Will re-basing support be added into Bazaar core ?

Mon Apr 20 18:43:07 BST 2009

Robert Collins writes:

 > When users talk about altering history, particularly in the context
 > of rebase, they are not talking about altering the content of
 > commits in the $vcs database.  Rather they are talking about how
 > the order and content of commits reachable from a given human name
 > change when a rebase operation is executed.

But this usage is very problematic.  Such users are in a state of
cognitive dissonance anyway.  Use of rebase only ensures that they'll
come face-to-face with it sooner rather than later.

For one thing, the original history can be made available, with an
intelligible UI for detecting the reference change and examining it.
And the various descriptions of how to untangle an "evil" rebase are
sufficiently algorithmic that I believe it's only a matter of time
before they're formalized as a script.

> **SUPPLIED MATERIAL**:
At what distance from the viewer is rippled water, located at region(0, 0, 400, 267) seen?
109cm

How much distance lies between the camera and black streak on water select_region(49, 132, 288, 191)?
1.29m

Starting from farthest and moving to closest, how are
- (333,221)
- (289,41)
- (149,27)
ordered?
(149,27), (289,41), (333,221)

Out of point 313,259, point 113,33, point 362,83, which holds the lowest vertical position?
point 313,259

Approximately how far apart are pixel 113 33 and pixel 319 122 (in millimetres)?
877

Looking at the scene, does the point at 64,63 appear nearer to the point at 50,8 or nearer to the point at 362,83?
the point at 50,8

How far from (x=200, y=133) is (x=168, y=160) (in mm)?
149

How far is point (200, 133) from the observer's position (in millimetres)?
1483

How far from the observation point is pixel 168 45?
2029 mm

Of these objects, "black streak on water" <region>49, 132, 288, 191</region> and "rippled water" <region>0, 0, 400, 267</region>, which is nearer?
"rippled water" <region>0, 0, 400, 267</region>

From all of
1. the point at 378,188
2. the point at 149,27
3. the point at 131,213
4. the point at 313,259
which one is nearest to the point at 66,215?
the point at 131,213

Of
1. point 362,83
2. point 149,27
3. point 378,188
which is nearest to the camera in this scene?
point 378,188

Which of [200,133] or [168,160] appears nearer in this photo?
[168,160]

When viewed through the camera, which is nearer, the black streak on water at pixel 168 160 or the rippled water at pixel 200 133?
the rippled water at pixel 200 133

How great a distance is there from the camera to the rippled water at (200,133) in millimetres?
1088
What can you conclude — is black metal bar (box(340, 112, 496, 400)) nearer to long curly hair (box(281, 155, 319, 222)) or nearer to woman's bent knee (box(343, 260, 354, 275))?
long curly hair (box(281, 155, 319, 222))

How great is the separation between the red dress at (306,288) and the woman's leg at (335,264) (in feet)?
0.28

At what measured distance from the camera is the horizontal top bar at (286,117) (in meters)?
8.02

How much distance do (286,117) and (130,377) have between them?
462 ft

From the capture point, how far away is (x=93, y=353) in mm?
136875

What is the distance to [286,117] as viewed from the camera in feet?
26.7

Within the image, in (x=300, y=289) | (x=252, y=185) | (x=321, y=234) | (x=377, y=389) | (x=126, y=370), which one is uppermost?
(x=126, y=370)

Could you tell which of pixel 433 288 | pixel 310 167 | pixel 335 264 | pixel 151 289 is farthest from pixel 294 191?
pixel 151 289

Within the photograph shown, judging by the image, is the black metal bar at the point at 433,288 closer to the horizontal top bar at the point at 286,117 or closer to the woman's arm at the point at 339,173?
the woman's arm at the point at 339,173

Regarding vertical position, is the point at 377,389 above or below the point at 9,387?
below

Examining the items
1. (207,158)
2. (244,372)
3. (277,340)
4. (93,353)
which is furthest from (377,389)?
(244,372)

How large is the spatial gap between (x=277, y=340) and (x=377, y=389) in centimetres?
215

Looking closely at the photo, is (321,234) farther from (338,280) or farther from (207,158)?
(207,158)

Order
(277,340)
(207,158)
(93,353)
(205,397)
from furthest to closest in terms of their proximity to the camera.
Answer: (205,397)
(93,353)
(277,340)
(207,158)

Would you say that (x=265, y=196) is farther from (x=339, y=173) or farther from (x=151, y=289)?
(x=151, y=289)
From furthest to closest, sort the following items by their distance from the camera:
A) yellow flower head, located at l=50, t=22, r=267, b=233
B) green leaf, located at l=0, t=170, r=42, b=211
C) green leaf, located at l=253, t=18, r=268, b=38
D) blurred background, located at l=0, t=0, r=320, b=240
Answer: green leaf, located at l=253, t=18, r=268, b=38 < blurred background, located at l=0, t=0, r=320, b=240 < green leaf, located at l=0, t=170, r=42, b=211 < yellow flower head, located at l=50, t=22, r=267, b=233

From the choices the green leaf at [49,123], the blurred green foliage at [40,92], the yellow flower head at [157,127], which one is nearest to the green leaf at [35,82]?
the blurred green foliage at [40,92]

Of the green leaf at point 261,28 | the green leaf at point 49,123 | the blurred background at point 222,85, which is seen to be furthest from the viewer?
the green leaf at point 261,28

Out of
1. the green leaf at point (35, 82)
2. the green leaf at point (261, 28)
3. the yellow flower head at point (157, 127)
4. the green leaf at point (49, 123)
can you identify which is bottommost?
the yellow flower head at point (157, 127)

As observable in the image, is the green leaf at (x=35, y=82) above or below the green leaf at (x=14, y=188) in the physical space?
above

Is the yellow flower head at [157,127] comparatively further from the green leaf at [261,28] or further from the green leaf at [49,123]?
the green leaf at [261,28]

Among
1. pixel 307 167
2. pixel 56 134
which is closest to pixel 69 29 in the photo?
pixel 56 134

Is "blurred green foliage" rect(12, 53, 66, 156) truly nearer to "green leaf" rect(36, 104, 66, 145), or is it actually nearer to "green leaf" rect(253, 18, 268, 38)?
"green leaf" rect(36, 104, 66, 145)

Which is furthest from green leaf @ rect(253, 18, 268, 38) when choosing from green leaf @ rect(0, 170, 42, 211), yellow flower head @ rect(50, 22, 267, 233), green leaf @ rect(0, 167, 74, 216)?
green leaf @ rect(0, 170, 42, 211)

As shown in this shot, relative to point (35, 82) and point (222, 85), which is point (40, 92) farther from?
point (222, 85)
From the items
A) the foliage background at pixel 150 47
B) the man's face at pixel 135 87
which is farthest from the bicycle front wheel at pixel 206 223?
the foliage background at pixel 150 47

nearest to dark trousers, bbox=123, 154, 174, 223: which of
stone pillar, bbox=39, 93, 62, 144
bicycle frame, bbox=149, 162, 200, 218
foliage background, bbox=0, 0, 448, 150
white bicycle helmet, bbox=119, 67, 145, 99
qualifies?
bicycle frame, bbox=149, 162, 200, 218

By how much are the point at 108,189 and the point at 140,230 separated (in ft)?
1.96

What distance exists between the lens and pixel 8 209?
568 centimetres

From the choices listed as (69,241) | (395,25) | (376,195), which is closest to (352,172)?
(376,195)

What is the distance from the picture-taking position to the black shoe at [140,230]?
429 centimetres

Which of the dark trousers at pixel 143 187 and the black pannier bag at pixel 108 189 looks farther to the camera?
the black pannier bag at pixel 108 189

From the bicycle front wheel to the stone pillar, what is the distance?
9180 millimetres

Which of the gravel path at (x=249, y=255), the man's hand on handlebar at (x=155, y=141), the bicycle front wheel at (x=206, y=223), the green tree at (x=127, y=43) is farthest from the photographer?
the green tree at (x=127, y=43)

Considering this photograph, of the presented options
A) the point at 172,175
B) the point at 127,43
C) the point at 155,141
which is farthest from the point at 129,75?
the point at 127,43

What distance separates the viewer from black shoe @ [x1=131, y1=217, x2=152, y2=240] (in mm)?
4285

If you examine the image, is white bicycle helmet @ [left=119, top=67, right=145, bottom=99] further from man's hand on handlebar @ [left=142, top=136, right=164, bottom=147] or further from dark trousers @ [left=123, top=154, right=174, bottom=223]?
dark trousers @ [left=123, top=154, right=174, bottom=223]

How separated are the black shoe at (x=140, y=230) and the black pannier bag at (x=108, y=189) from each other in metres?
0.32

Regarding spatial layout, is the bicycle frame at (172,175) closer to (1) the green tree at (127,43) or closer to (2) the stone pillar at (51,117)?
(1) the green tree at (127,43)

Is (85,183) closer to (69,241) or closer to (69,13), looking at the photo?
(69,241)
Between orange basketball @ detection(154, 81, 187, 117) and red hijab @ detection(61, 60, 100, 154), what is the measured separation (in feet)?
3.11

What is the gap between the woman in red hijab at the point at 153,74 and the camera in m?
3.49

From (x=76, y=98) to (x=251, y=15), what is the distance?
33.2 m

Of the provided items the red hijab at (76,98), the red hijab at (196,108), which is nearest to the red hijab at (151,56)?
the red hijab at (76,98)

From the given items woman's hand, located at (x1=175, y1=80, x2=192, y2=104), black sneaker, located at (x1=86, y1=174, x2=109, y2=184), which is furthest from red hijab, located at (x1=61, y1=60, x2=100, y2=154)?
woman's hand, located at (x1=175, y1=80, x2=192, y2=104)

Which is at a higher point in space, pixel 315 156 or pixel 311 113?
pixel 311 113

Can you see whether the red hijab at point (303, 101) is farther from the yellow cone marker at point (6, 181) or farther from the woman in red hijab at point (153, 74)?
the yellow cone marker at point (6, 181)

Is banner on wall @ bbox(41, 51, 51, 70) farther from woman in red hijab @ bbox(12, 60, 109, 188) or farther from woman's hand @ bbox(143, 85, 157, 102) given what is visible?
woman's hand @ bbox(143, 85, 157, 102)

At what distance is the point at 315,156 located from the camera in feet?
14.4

> **TASK LIST**:
1. In the Bazaar rebase post, what does the writer say the use of rebase ensures for users in a state of cognitive dissonance?
2. Pick up the Bazaar rebase post after its final sentence and continue the writer's argument.
The data after the post is not needed here.

> **TASK RESULTS**:
1. That they will come face-to-face with it sooner rather than later.

2.
Second, to the extent it's used in a deprecatory way, "altering
history" confounds the history of the development process with the
history of a *name*.  If the VCS did a better job of tracking the name
and avoided spurious conflicts in later merges, I bet people would
hardly notice the reordering of commits.

 > To quote Linus 'rebase turns tested code into untested code'.

To quote me in another post: "Just like any other merge does."

 > This is the heart of why rebase is problematic - it has nothing to
 > do with the machinery of doing rebase, and everything to do with
 > what the operation *sets out to achieve*.

A merge.  No more, and no less.  What's wrong with that?  People like
to think of rebase using biological analogies like "graft" and
"transplant", but they are poor analogies, because the *content* is
necessarily altered (unless it is a fast forward, but nobody should be
using rebase for that).

Maybe the world would be a better place if "$vcs rebase" were instead
spelled "$vcs merge --strategy=rebase".

 > A similar issue is at the heart of why bzr asks for merges to be
 > committed rather than just saying 'why this was a merge, enjoy'.

I think this should be workflow policy; the VCS should be agnostic
about it.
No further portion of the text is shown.